**Available data:**
__________________________________________________
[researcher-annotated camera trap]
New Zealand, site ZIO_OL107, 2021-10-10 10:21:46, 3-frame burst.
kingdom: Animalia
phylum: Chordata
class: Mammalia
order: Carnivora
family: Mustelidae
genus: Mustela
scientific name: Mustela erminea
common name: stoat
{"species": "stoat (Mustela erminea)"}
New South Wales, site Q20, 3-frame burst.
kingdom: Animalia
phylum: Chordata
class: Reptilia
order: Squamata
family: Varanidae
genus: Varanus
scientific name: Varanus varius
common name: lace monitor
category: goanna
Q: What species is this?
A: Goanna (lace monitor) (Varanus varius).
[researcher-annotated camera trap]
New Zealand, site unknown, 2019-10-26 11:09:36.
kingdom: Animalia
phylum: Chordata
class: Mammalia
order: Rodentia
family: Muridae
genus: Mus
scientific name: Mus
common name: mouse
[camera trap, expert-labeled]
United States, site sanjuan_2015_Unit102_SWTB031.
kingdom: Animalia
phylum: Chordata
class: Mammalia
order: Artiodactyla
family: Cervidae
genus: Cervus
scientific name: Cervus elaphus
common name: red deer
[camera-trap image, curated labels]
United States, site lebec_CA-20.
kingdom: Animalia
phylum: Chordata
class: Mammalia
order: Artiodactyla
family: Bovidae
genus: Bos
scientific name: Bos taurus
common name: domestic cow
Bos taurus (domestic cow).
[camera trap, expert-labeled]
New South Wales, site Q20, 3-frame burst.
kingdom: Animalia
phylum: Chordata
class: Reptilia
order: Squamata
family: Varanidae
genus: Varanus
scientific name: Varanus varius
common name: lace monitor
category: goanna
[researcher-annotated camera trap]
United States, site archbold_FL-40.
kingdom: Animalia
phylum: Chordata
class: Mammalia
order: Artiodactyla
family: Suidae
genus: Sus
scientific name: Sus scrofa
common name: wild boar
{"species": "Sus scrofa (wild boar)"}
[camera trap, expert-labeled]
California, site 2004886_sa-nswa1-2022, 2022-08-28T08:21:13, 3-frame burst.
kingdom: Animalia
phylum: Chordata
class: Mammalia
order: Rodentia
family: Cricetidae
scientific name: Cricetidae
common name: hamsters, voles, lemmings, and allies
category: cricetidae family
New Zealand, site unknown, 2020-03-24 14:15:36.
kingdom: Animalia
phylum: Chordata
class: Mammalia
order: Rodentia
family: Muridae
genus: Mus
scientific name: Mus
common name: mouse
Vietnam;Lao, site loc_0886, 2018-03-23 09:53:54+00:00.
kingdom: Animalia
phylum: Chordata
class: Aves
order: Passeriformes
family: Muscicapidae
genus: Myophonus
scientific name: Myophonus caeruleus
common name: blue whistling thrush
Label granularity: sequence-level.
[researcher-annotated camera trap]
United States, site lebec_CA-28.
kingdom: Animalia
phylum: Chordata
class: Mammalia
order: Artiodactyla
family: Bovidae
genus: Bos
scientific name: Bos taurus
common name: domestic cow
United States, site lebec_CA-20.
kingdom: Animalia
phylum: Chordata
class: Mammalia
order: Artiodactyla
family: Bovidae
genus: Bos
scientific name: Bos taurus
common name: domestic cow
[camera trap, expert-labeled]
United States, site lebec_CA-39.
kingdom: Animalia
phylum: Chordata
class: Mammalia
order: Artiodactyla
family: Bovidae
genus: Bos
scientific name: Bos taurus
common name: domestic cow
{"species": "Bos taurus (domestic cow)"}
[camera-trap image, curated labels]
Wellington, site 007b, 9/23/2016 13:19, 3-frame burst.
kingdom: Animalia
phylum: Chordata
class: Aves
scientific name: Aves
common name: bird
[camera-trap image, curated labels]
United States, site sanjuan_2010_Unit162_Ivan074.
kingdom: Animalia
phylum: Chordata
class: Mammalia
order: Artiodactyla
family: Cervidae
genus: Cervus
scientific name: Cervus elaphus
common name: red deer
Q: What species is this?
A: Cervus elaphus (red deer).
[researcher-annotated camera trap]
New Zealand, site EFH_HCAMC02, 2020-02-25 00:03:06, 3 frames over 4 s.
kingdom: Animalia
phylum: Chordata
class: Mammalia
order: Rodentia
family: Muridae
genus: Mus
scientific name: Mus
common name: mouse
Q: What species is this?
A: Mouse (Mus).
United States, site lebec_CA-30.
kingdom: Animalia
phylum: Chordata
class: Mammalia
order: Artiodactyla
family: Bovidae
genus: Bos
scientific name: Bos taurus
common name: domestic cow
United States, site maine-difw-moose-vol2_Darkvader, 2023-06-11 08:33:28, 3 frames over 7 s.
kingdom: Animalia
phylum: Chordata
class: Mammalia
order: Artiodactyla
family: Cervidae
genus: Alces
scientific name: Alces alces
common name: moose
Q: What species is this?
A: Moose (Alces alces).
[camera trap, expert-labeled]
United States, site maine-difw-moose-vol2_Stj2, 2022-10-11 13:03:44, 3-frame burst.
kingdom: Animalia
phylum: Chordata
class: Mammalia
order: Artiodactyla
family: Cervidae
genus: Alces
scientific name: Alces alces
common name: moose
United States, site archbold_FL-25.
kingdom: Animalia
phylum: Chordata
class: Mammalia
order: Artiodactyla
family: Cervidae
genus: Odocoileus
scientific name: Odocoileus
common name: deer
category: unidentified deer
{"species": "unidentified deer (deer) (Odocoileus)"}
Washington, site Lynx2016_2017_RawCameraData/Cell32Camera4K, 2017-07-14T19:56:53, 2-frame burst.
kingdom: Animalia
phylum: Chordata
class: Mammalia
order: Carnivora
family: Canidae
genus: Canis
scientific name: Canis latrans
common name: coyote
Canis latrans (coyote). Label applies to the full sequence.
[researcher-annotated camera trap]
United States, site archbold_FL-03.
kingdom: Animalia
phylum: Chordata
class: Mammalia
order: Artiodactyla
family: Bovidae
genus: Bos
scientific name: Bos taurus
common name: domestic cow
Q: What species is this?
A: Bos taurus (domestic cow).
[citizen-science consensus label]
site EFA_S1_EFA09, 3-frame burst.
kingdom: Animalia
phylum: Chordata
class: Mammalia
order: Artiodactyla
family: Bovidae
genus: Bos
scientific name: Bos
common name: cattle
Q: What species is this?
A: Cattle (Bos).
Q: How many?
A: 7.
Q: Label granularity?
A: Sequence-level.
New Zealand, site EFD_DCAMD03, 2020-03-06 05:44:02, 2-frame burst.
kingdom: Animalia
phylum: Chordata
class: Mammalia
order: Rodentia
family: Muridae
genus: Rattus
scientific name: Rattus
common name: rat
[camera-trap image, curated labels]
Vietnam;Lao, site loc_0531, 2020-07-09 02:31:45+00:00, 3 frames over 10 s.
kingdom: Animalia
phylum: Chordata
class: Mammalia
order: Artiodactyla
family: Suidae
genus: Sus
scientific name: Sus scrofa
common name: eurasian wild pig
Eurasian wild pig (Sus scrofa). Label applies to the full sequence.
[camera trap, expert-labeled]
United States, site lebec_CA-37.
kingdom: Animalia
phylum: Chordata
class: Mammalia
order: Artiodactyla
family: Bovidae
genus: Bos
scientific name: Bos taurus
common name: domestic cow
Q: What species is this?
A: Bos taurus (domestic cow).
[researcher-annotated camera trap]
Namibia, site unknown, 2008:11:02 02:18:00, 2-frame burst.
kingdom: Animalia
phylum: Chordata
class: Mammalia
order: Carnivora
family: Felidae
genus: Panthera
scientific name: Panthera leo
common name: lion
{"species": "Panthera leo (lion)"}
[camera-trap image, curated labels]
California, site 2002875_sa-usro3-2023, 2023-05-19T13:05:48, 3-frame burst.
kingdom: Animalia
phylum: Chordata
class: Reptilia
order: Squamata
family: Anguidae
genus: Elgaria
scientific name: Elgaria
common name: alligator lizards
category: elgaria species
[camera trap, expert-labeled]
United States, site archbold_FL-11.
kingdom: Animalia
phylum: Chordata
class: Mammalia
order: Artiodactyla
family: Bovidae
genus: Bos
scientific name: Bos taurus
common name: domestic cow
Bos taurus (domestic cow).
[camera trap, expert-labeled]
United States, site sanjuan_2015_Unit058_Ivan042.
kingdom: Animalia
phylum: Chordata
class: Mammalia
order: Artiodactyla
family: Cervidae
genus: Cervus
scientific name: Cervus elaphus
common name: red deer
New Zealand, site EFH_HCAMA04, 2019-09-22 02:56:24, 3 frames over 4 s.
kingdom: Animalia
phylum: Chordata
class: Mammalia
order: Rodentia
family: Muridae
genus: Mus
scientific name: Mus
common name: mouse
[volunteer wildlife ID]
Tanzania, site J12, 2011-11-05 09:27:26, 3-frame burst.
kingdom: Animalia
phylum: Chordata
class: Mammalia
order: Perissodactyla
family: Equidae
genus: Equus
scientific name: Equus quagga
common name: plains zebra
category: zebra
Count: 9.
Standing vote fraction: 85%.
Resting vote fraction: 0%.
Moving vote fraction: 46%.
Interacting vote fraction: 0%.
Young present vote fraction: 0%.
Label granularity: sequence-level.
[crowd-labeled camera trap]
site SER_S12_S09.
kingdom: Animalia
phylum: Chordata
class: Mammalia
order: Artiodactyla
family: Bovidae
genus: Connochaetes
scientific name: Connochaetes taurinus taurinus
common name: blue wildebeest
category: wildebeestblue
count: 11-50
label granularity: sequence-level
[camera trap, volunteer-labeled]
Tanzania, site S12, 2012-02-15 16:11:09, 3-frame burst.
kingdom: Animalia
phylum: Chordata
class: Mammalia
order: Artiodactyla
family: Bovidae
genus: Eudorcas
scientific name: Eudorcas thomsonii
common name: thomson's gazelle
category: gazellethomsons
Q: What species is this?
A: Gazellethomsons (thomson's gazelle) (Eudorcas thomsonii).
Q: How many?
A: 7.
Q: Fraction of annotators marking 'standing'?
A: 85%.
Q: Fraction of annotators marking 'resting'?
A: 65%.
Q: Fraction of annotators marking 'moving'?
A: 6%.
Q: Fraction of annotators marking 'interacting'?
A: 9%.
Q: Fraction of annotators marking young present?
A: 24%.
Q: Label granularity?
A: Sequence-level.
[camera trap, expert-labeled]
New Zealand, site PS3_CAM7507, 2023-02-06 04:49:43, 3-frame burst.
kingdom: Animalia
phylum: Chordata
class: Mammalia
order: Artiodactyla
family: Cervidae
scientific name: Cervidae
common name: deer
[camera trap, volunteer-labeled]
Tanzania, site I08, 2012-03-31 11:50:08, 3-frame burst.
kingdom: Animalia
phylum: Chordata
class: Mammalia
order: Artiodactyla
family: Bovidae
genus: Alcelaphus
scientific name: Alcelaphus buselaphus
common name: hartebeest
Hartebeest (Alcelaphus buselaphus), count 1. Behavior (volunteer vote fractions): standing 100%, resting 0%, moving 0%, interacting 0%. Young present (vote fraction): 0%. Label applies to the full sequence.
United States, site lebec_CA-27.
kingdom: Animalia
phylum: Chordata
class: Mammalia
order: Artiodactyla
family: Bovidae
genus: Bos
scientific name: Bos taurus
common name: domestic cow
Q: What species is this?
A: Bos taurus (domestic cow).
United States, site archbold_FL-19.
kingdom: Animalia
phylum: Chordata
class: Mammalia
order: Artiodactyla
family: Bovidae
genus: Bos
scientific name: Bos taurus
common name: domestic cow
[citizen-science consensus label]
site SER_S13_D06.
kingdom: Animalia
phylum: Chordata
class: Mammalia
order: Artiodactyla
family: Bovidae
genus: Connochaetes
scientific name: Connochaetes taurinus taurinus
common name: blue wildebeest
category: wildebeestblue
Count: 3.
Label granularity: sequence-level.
__________________________________________________
**Work instruction:** Work out how many lines of the listing above include the word "annotators". Report only the number.

**Answer section:** 5